AI Infrastructure Engineer – HPC
Cisco
full-time
Posted on:
Location Type: Hybrid
Location: RTP • North Carolina • Texas • United States
Visit company websiteExplore more
Salary
💰 $138,000 - $176,000 per year
About the role
- Technical hands-on role in building and supporting NVIDIA & Cisco UCS based artificial intelligence platforms.
- Plan, build, and install/upgrade new systems that support NVIDIA DGX and Cisco UCS hardware and software.
- Automate configuration management, software updates, and maintenance and monitoring of GPU system availability using modern DevOps tools (Ansible, GitLab, etc.).
- Evaluate system performance based on industry-relevant benchmarks.
- Identify and optimize performance bottlenecks to drive system and workflow efficiency.
- Administer Linux systems, ranging from powerful GPU-enabled servers to general-purpose compute systems.
- Collaborate closely with internal Cisco Business Units, application teams, and cross-functional technical domains.
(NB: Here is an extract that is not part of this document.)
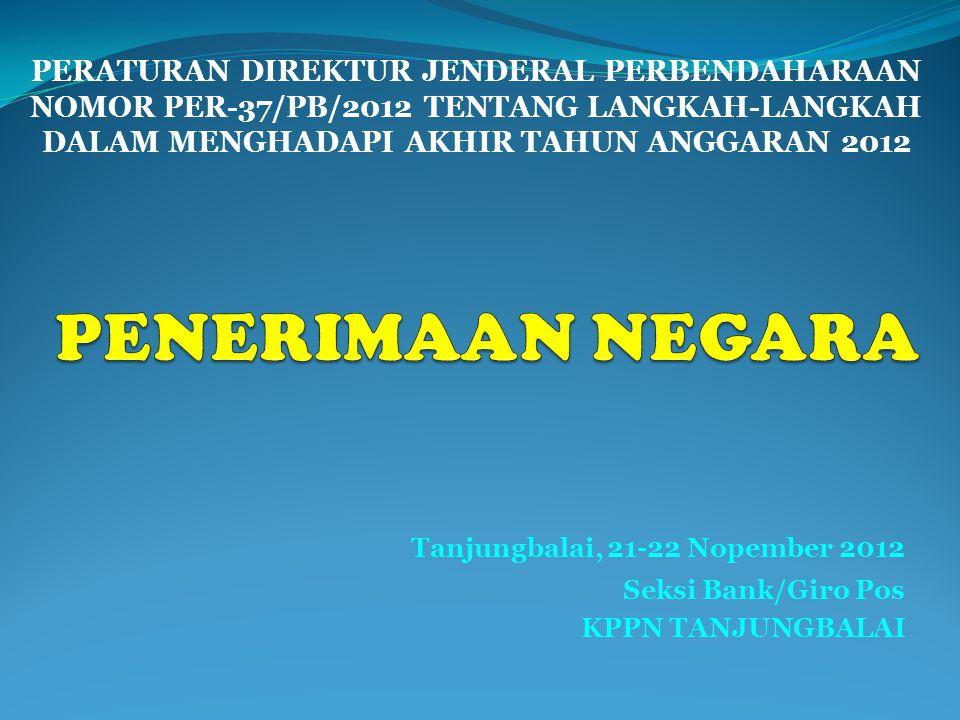 PENERIMAAN NEGARA Tanjungbalai, 21-22 Nopember 2012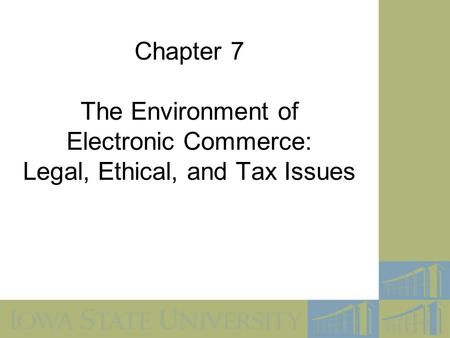Chapter 7 The Environment of Electronic Commerce: Legal, Ethical, and Tax Issues.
- Create written technical designs, documents, and presentations.
- Stay up to date with AI industry advancements and cutting-edge technologies.
- Accelerate the delivery of AI capabilities across our portfolio.
- Design new tools to monitor alerts that will help discover failures or issues before our customers.
- Maintain services once they are live by measuring and monitoring availability, latency, and overall system health.
Requirements
- 7+ years of previous experience deploying and administrating HPC clusters
- Proficient in general-purpose programming languages (Python, GoLang, Bash and/or C/C++) and development platforms and technologies.
- Familiar with GPU resource scheduling managers (Slurm (preferred), Kubernetes, and/or RunAI, etc.)
- Master's degree or equivalent work experience (preferred)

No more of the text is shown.